Thursday 29 April 2010

The Headless Hunter

While waiting for futher details on Kairye Seeker to set (more pics when that's all done) I started yet another project...

First a history lesson.

Games Workshop at one point released a 54mm scale game called Inquisitor. It never caught on half as much as it deserved, all because of that in spite of an excellent concept most gamers just weren't fond of the scale. The game's RPG-esque rules gave a great deal of freedom as to characters and concepts, but the line of models was only about a dozen to begin with, making it a fairly daunting prospect to represent characters other than the sample characters in the game. One such sample character was Brother-Captain Artemis of the Deathwatch. For a guy named after a Greek godess, he was fairly kick-ass. In fact, space marines were outlawed in most gaming circles as far as Inquisitor was concerned. Being a power armour nerd and into gaming even back then, I obviously got the model as soon as I could. In my defence, I was grooming it to represent my psychic Inquisitor instead, but my gaming group dropped Inquisitor and I left the model half finished.

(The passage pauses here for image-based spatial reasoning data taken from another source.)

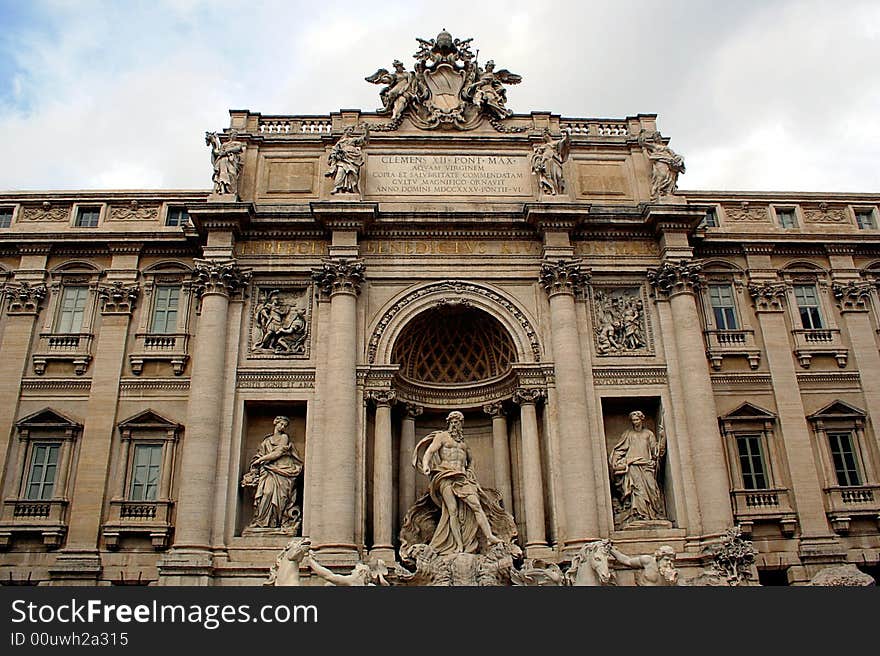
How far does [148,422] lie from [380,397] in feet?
22.4

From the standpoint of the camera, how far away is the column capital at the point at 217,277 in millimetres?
22281

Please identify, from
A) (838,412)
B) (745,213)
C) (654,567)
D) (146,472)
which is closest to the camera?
(654,567)

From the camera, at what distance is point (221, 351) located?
21.8 meters

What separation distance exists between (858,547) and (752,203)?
11467 millimetres

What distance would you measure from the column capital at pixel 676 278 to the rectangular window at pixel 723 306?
Answer: 4.57 ft

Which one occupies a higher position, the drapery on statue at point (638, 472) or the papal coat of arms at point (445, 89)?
the papal coat of arms at point (445, 89)

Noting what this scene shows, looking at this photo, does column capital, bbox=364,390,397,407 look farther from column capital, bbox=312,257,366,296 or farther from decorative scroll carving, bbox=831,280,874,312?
decorative scroll carving, bbox=831,280,874,312

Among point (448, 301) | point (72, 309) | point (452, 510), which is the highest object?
point (72, 309)

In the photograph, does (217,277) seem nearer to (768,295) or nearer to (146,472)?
(146,472)

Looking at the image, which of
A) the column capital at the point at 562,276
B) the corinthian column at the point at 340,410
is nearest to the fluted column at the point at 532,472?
the column capital at the point at 562,276

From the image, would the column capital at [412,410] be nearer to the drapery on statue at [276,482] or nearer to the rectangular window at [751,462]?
the drapery on statue at [276,482]

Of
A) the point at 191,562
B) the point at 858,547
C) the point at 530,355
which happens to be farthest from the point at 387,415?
the point at 858,547

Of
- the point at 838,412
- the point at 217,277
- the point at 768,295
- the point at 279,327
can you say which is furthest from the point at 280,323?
the point at 838,412

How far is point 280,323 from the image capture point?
22719 mm
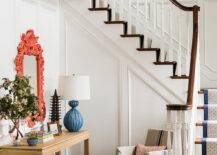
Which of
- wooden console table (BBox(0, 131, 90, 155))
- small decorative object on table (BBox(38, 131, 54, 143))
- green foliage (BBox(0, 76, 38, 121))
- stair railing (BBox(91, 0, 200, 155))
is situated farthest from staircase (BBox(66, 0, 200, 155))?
green foliage (BBox(0, 76, 38, 121))

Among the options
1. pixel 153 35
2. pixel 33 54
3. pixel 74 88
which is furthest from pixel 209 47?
pixel 33 54

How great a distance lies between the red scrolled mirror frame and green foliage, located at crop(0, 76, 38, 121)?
522mm

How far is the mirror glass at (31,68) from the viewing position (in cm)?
521

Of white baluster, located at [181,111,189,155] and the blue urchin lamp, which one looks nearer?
white baluster, located at [181,111,189,155]

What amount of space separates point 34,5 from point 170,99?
2.10 meters

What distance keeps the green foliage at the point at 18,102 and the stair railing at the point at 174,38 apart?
4.67 feet

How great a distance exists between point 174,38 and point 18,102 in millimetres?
3344

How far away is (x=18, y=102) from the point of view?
14.0ft

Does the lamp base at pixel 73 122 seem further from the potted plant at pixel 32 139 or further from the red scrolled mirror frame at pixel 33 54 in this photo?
the potted plant at pixel 32 139

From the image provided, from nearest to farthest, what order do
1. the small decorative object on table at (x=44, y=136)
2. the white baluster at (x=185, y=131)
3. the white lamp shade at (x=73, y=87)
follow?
the white baluster at (x=185, y=131) < the small decorative object on table at (x=44, y=136) < the white lamp shade at (x=73, y=87)

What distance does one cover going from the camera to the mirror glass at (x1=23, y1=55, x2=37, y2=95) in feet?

Until now, that is. I found him again a while back and thought about bringing it back as a mascot for my current smaller-scale-but-similarily-armoured war games army (space marines, naturally).

My premise: I want to make a regular trooper/veteran and not a captain. I'm also missing some parts, most notably his original sword (chopped it of to create a halberd originally) and his head (!). This provides me with ample opportunity to sculpt a larger scale face and a combat blade (basically, a cross between a machete and Crocodile Dundee's "that's no' a 'noif, this is a 'noif". The details on his armour are also filed off, so I have to sculpt new chest plate adornments and such. Of course the whole miniature will be repainted in the black and silver of the Deathwatch once it's all done.

On the left is a pic of what parts I found laying around (including the addition of a plastic shield-shaped ornament snatched from a GW sprue that makes a nice, ornate 'belt buckle') and below you can see the armature for the blade. I will attach this to the arm for sculpting and add pics once that's done.

Wednesday 28 April 2010

Space Marine Librarian conversion








Some slightly grainy pics of a space marine librarian (a psyker from GW's game Warhammer 40,000, popularly referred to as 40k) that I sculpted details on this past weekend.

Mostly for 40k players: I used parts from several GW kits (including the Space Wolf Pack, Dark Angels Ravenwing, Command Squad and Tactical Squad kits). The conversion is really simple to do and I finished the posing and making the armature for the 'skull fireball' probably in less than half an hour, and I am slow. Some of the parts were old leftovers from other projects, hence the coats of paint present on notably the backpack and the spell casting hand. The staff started life as a plastic toothpick. These are by the way great for any kind of weapon shafts and staffs and I always keep a bunch laying around so I'm not shafted when in need (yes, that was a bad pun - so drown me!).

On the sculpting side the most challenging part was making the robes look like actual cloth and flow like caught in a draft. I imagine him standing in a creepy breeze while performing his sorcery.

The arcane spiral pattern on his staff also was no picnic to get looking smooth while still keeping some definition. I ended up going for the feeling of carved wood (most GW librarian models have arcane patterns sculpted onto their armaments rather than carved into them, but I like how the effect turned out). I'm curious as to how it will end up when properly painted...

More pics when I've had time to paint it...

Tuesday 27 April 2010

Kairye Seeker

To start off this minature sculpting blog (to anyone who's actually reading: Hello...!) I'm uploading a picture of a current work in progress (also my first miniature sculpted completely from scratch).

The scale is about equivalent to 25mm wargames (e.g. GW games etc) and the material is Kneadite/Green stuff over a garden wire armature. The character depicted is an old fantasy RPG character portrayed by my friend Erika Hoffman (prolific artist and designer who's eventually going to make a living in a the creative world were most of us will always be but enthusiastic dilettantes *hats off*) after an illustration done by her. This sculpt is a project I've been at on and off for a long time, what with university life and so on taking its toll.

More pics when I've sculpted proper details on her.